Social AI Project

Problem:

Social media communication channels are becoming increasingly important in the digital age for companies to communicate with their customers. Businesses need to understand the discussions that are occurring on social media platforms, and to quickly identify engageable conversations and discussions. However, trillions of pieces of text content are generated on social media platforms every day. How can a company like Cisco quickly and effectively identify the engageable posts, gather related resources for engaging, and generate a response? The problem is even more challenging because some discussions the company cares about use only vague technology terms (like ‘firewalls’) or different names for the same entity (NGFW vs Next Generation Firewall vs NextGen FW etc…). There’s also different kinds of posts to engage with (Sales related, ask for support, general discussion, questions, product evaluations, etc…). How can we identify these opportunities quickly, in a cost effective way, given huge volumes of data?

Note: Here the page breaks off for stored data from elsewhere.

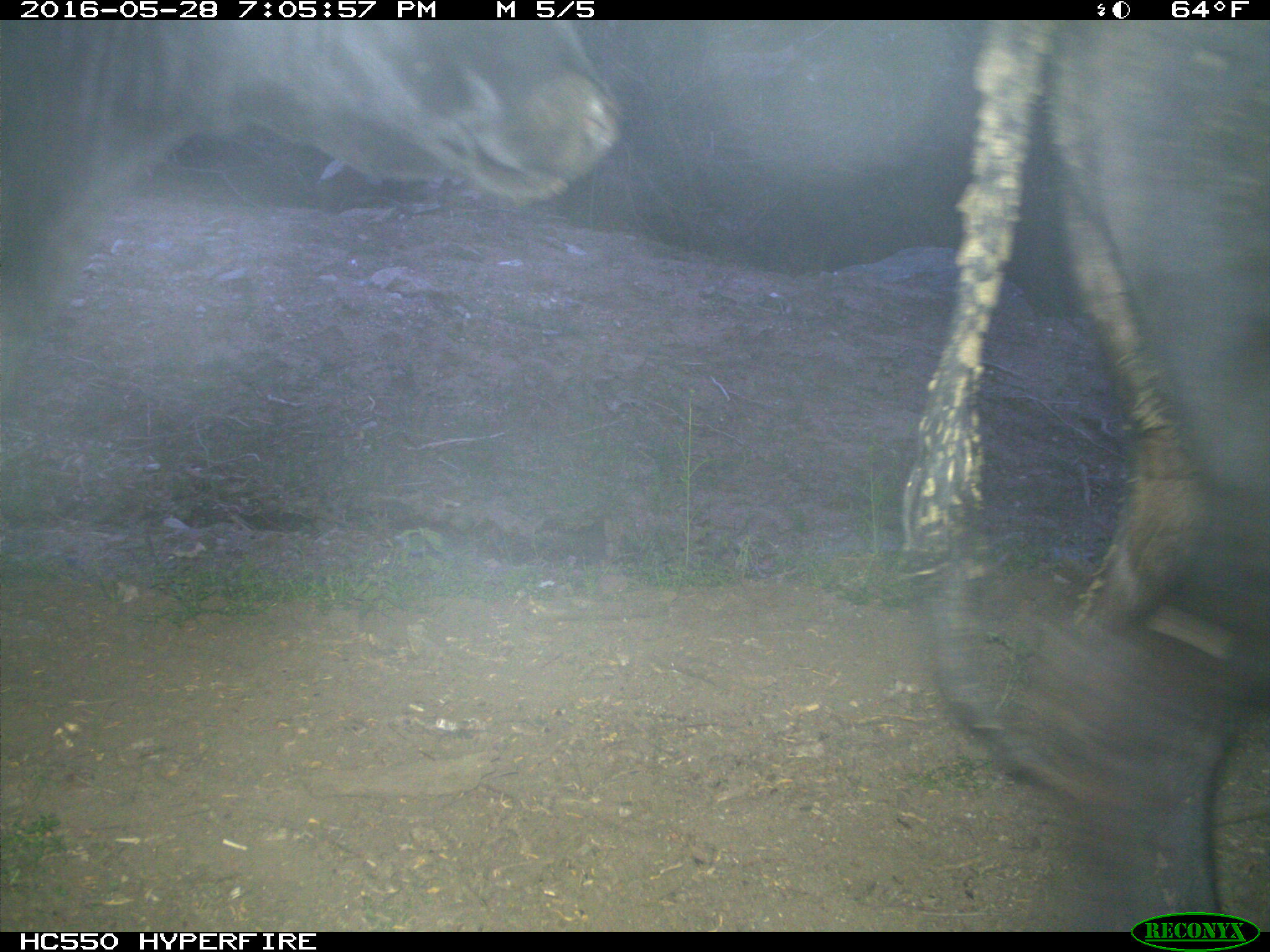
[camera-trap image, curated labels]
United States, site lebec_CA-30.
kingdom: Animalia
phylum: Chordata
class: Mammalia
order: Artiodactyla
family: Bovidae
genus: Bos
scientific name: Bos taurus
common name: domestic cow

I initially developed, and then lead a team of data scientists to continue developing and enhancing a 3 stage automated Machine Learning (ML) system that 1) provides post context, 2) routes and gathers related information, 3) generates responses automatically. I developed and deployed the system on the Google Cloud Platform (GCP) using auto-scaling services for robust prediction serving including AppEngine, Pub/Sub, Datalab, Dataproc, ML Engine. I also wrote a service API to automatically integrate into the business process and main tool used for social care. The methods used included cutting edge deep neural network text processing based methods for processing data (Custom & Cutting edge deep embedding models, custom deep RNN/Attention networks, etc…) as well as various forms of transfer learning (beyond simple model parameter sharing), and combinations of supervised and unsupervised machine learning for providing context, extracting useful information, and creating automated responses. After deployment, the system had performed ~70 Million predictions, with ~1 Million per week, and resulted in an ~8,200% raw efficiency improvement over the previous business process.

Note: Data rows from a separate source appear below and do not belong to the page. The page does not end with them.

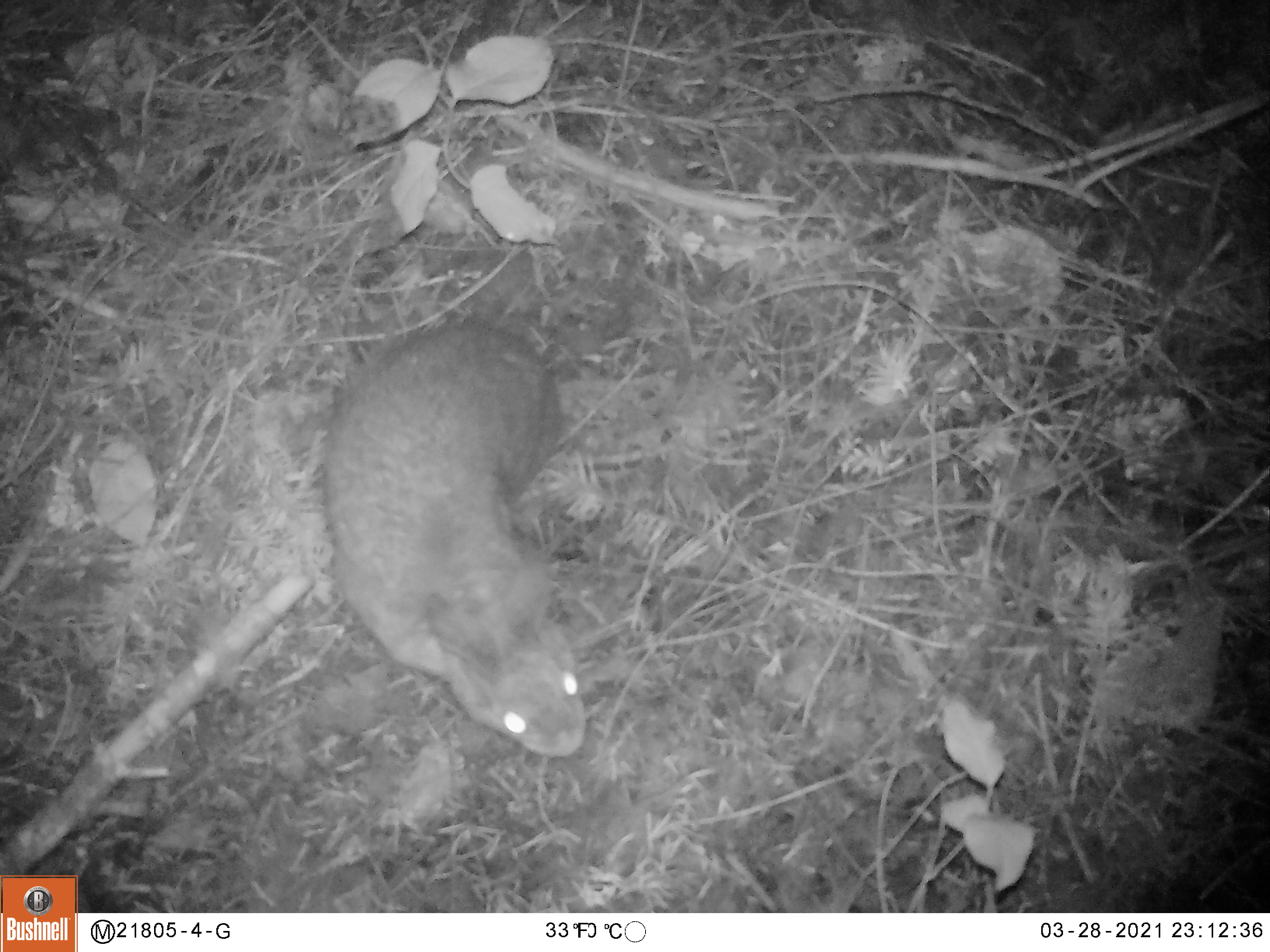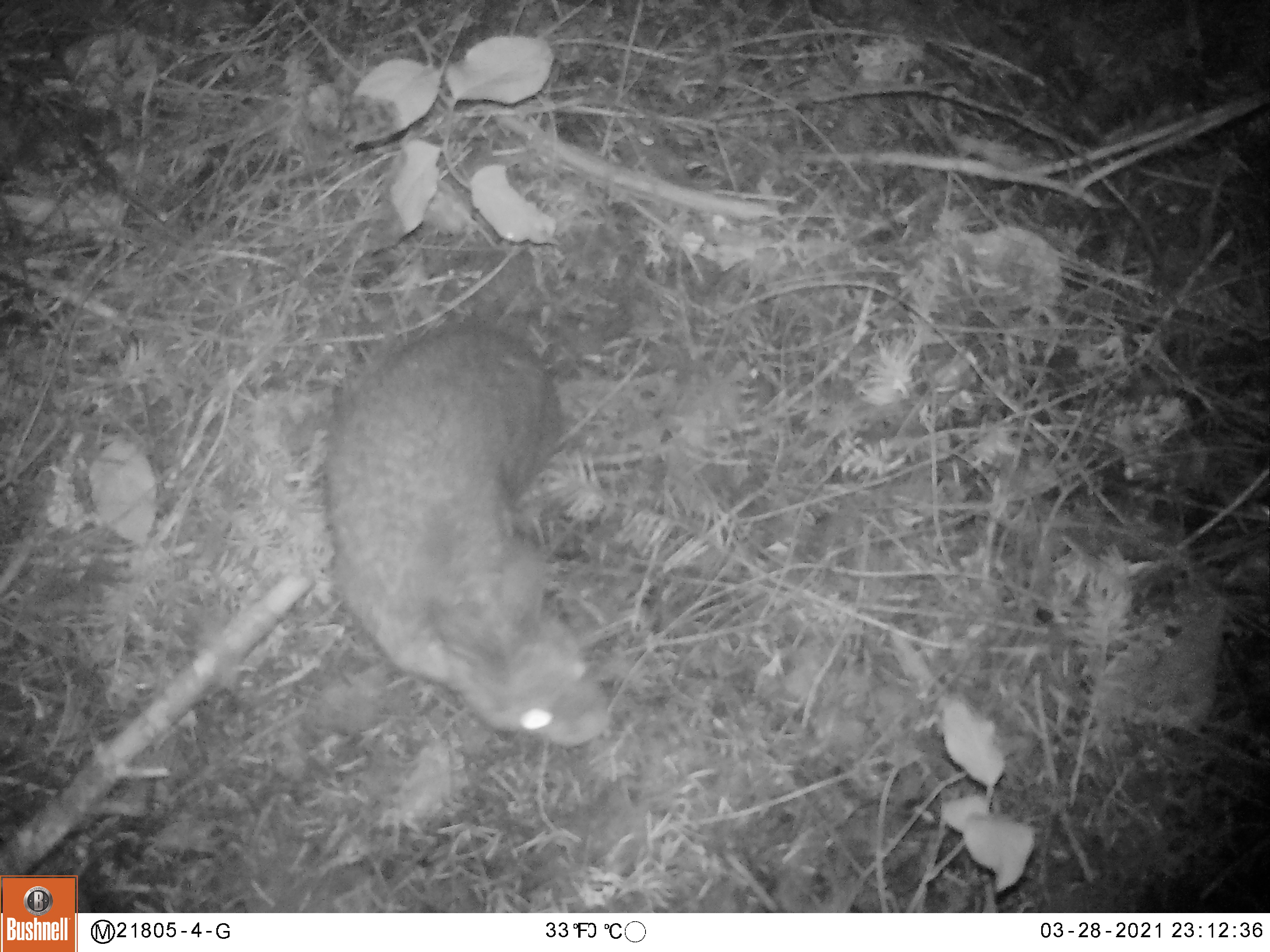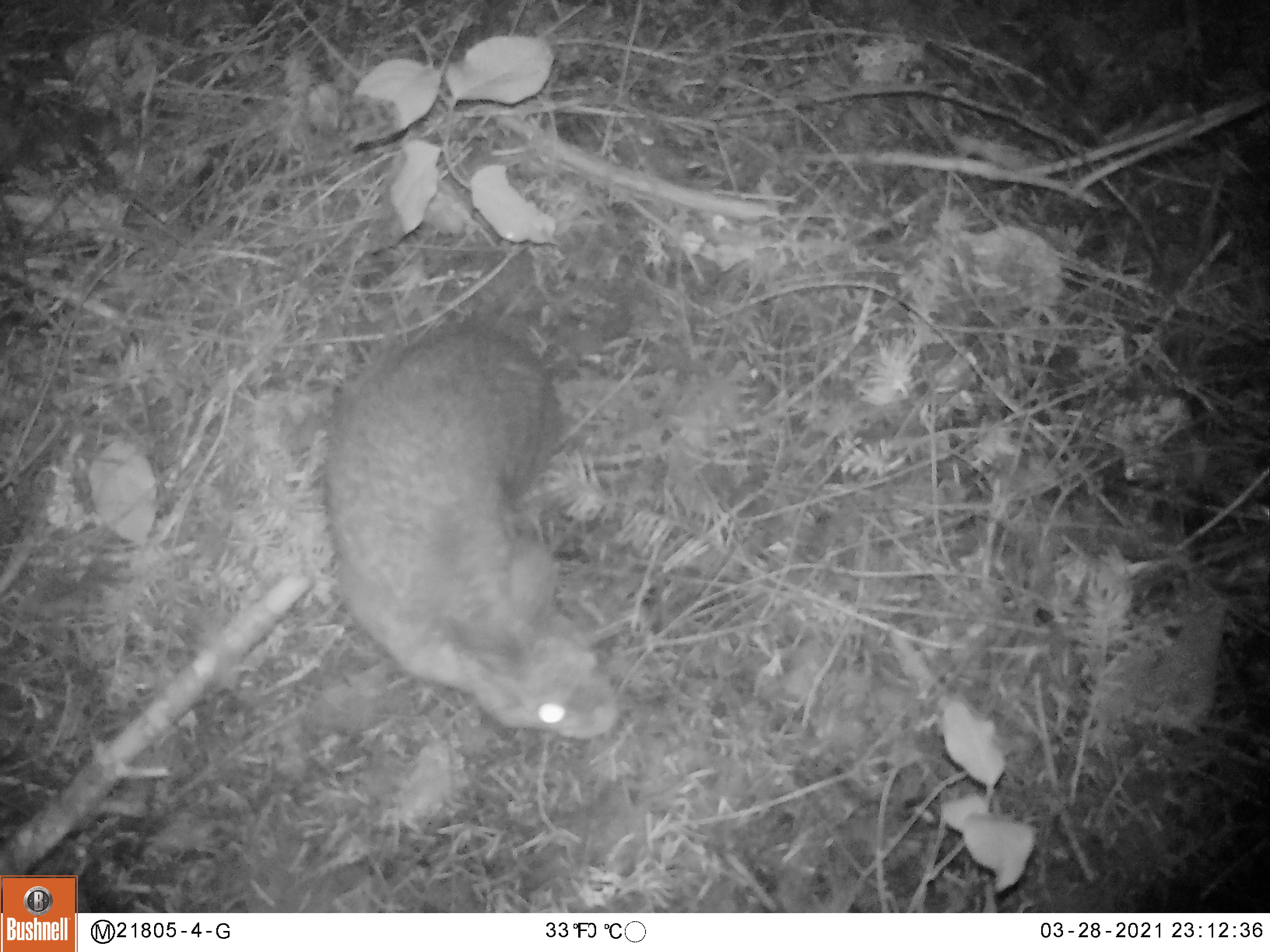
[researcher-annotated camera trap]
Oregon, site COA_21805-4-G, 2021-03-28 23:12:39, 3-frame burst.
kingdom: Animalia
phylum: Chordata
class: Mammalia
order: Lagomorpha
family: Leporidae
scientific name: Leporidae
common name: hares and rabbits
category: leporidae family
Leporidae family (hares and rabbits) (Leporidae).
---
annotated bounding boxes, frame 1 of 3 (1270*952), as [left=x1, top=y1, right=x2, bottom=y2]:
leporidae family: [left=315, top=308, right=597, bottom=761]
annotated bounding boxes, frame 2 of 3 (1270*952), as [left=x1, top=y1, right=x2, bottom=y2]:
leporidae family: [left=318, top=310, right=616, bottom=742]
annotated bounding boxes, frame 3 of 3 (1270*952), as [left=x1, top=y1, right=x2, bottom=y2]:
leporidae family: [left=316, top=316, right=626, bottom=742]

Classical machine learning models like SVMs, logistic regression, adaptive basis functions, bayes nets built on top of traditional feature representation methods like n-grams, skip-grams, and PCA reduced tf-idf features.
Advanced classification deep neural network models with both custom and pre-trained glove embeddings, bagged with classical methods.
Advanced sequence generation methods using RNNs for generative and selective response construction.

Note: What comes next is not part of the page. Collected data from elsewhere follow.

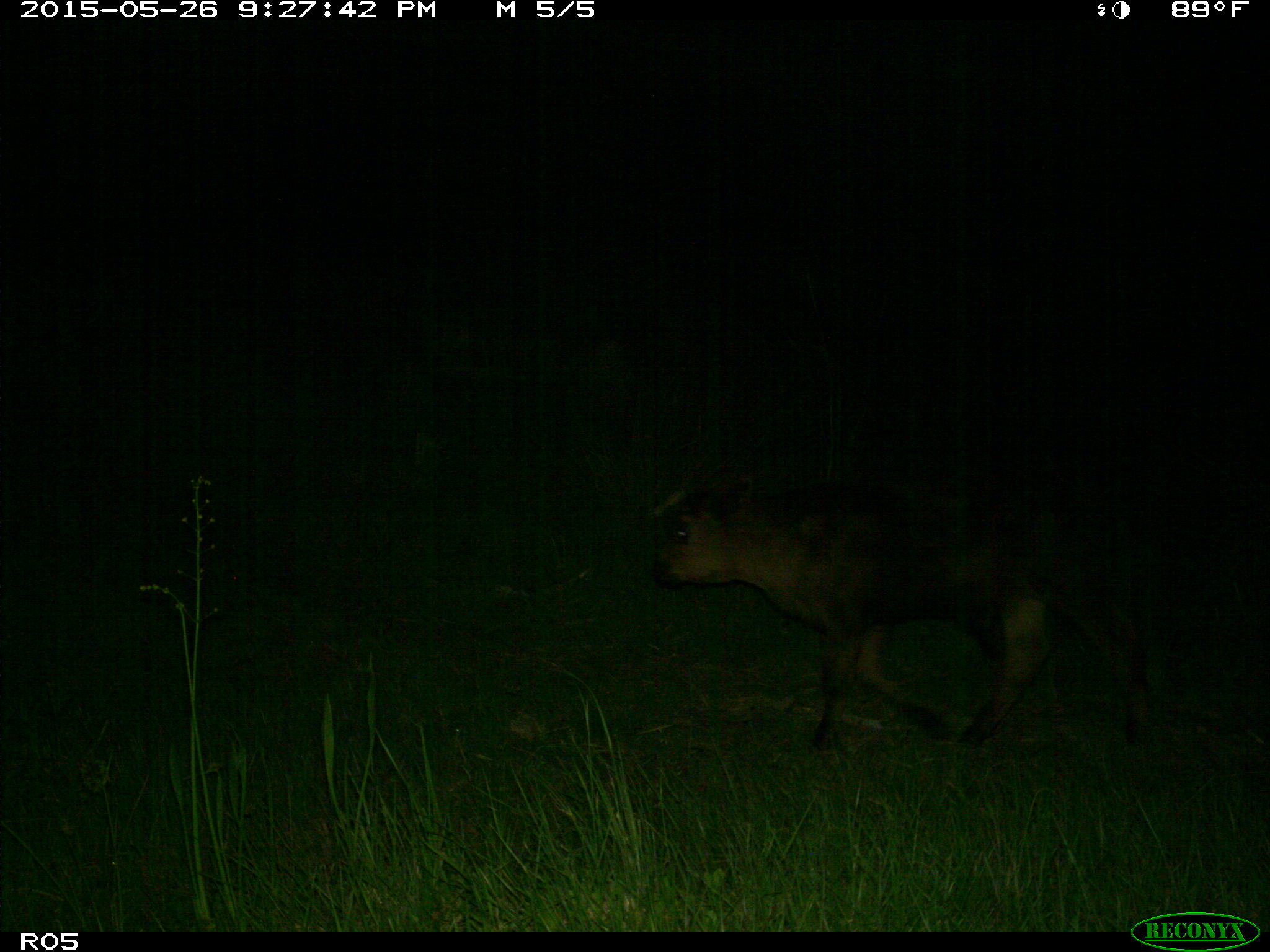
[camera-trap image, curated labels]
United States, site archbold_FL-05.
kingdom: Animalia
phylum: Chordata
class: Mammalia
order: Artiodactyla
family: Bovidae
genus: Bos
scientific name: Bos taurus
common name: domestic cow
Bos taurus (domestic cow).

Google Cloud Platform for Development and Deployment of the Models and Service, Python, keras + tensorflow, spacy, scikit-learn, NLTK, numpy, scipy, Auto-sklearn

~70 Million predictions, with ~1 Million per week, and resulted in an ~8,200% raw efficiency improvement over the previous business process.
A continually running and consumable service that provided multiple kinds of context (intent of post, sales/support/feedback, sentiment, product, etc…)
Multiple supervised and unsupervised model artifacts.